Vingt-deux heures, nous partons en tournée. Nous sommes quatre bénévoles ce soir, et la météo est favorable ce qui n'est pas un simple détail ! Nous rencontrerons une vingtaine de filles au total, que nous connaissons pratiquement toutes maintenant. Certaines ne sont pas disponibles, et nous demandent poliment de ne pas rester. Nous nous éloignons, et nous repasserons la semaine prochaine sans oublier de prier pour elles. Mais pour la majorité, l'accueil est bienveillant, nous sommes attendus avec de larges sourires ! La nuit est calme, nous prenons de leurs nouvelles, soucieux de la violence qu'elles subissent, de leur nécessité vitale d'avoir des clients pour rapporter de l'argent, et de leurs enfants qui vivent en France ou au pays d'origine. Oui, ces filles du trottoir sont aussi des mamans aimantes, qui ont besoin d'argent pour nourrir leur famille. Inlassablement, de semaine en semaine, nous prions ensemble autour d'une petite bougie : en roumain, en anglais, ou en français, nous confions les intentions des filles. Pour trois d'entre elles : avoir des papiers français, de l'argent, et un autre travail ! Bref, changer de vie ! Nous nous sentons bien impuissants, et n'avons d'autre secours que Dieu et la Sainte Vierge Marie.
La semaine dernière, nous avions la chance d'avoir un prêtre qui est venu tourner avec nous, et l'une des filles revue ce soir nous dit spontanément qu'elle a été très honorée de sa présence ! Merci pour votre témoignage, représentant du Christ, lumière dans la nuit ! Nous distribuons encore quelques chapelets offerts gracieusement par un bénévole. 

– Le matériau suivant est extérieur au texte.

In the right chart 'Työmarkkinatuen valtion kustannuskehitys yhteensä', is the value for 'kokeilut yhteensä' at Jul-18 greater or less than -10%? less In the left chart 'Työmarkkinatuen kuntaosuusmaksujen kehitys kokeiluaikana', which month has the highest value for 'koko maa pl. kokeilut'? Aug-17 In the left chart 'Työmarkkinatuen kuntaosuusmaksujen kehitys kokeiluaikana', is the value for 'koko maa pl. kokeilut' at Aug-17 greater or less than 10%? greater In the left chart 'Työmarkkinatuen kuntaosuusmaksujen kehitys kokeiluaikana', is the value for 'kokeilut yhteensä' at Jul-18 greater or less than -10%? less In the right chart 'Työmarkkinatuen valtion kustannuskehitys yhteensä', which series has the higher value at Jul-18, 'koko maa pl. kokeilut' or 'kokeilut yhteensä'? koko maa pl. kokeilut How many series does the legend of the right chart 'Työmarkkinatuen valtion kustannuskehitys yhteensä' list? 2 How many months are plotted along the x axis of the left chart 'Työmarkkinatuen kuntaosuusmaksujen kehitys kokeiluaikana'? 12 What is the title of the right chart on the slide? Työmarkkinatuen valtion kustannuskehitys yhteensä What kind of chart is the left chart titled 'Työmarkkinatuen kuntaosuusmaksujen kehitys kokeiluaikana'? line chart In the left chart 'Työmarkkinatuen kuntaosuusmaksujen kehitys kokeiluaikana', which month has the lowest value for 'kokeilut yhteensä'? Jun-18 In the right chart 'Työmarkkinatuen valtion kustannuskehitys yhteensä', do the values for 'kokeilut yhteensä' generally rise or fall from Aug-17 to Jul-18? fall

Il est une heure du matin, nous n'avons pas pu effectuer l'intégralité de notre parcours, nous ne pourrons pas voir toutes les filles, et nous ne sauverons pas le monde. C'est une évidence que nous devons intégrer. Trois heures par semaine, c'est si peu, mais c'est notre limite qu'il nous faut accepter car le réveil du jeudi matin pour aller travailler est une épreuve pour chacun de nous ! Mais à la suite de Mère Térésa, nous savons que pour changer le monde il ne faut en réalité que deux choses : "D’abord, moi, et puis vous". 

"Votre peine se changera en joie"

Ce matin, un prêtre nous a demandé lors de la réunion à la maison diocésaine quel était notre ressenti lors de ces tournées. J'ai apporté une témoignage forcément personnel et c'est étrange, mais ma première réponse fut la joie !

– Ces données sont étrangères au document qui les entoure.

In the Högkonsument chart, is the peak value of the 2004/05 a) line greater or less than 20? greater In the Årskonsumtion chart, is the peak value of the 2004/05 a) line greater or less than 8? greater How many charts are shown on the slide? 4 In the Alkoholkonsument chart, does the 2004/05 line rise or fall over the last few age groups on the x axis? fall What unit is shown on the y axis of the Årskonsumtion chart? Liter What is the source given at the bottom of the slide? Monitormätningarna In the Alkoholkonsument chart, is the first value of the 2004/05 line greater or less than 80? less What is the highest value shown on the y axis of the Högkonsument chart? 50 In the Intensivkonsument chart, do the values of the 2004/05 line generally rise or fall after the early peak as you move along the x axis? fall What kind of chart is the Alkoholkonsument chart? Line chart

Et pourtant une immense douleur envahit mon cœur quand je pense à ses filles. La douleur car au fil des rencontres nous plongeons dans leur quotidien : la violence de certains passants qui les insultent ou leur lancent des objets, la malhonnêteté de certains clients qui rackettent les filles pour récupérer leur argent après une passe, les luttes de territoires entre les réseaux, et bien sûr, l'obligation de racoler pour aller chercher le client ! L'envers du décors est terrifiant : c'est la vente de leur corps contre leur gré, avec en plus, l'obligation de faire croire qu'elles travaillent par plaisir. Ce sont des viols, rémunérés quand les clients sont honnêtes, mais des viols quand même car il n'y a pas de consentement réciproque, des viols sous nos yeux, dans notre ville.

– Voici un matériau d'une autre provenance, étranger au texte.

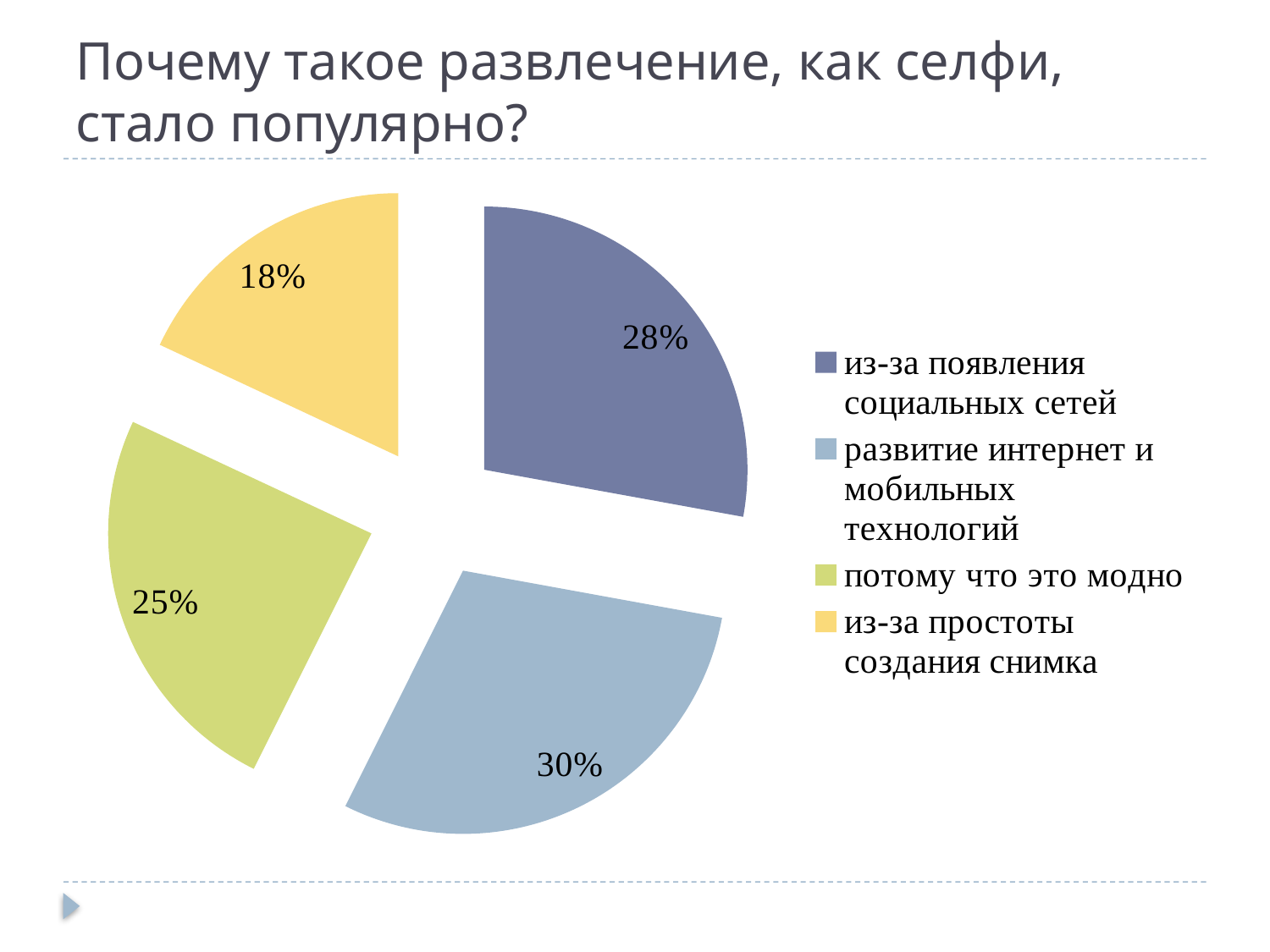
How many slices does the pie chart have? 4 Which is larger: the slice for "из-за появления социальных сетей" or the slice for "потому что это модно"? из-за появления социальных сетей What share of the pie is labelled "из-за появления социальных сетей"? 28% What kind of chart is shown on the slide? pie chart What colour is the slice for "из-за простоты создания снимка"? yellow Which category has the smallest slice of the pie? из-за простоты создания снимка What share of the pie is labelled "из-за простоты создания снимка"? 18% What share of the pie is labelled "потому что это модно"? 25% Which category has the largest slice of the pie? развитие интернет и мобильных технологий What share of the pie is labelled "развитие интернет и мобильных технологий"? 30% What is the title of the slide containing the chart? Почему такое развлечение, как селфи, стало популярно? What is the difference in percentage points between "развитие интернет и мобильных технологий" and "из-за простоты создания снимка"? 12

Et pourtant la joie est bel et bien là également, quel sentiment étrange ! Le sourire d'accueil puis les rires lors de nos discussions, les pas de danse qu'elles entament au rythme de la musique sortie de leurs téléphones, la flamme vacillante de notre petite bougie qu'elles tiennent précieusement dans leurs mains, leur foi extraordinaire malgré tout ce qu'elles subissent : voilà la joie qu'elles nous transmettent ! Ce sont elles qui nous portent, de rencontre en rencontre, qui comblent nos cœurs de simples bénévoles, de serviteurs inutiles. Le Christ nous a promis cette joie : "Amen, amen, je vous le dis : [...] vous serez dans la peine, mais votre peine se changera en joie." (Jean 16, 20).

Se mettre au service de celles qui étaient appelées autrefois maladroitement les "filles de joie" nous comble effectivement d'une joie véritable et authentique.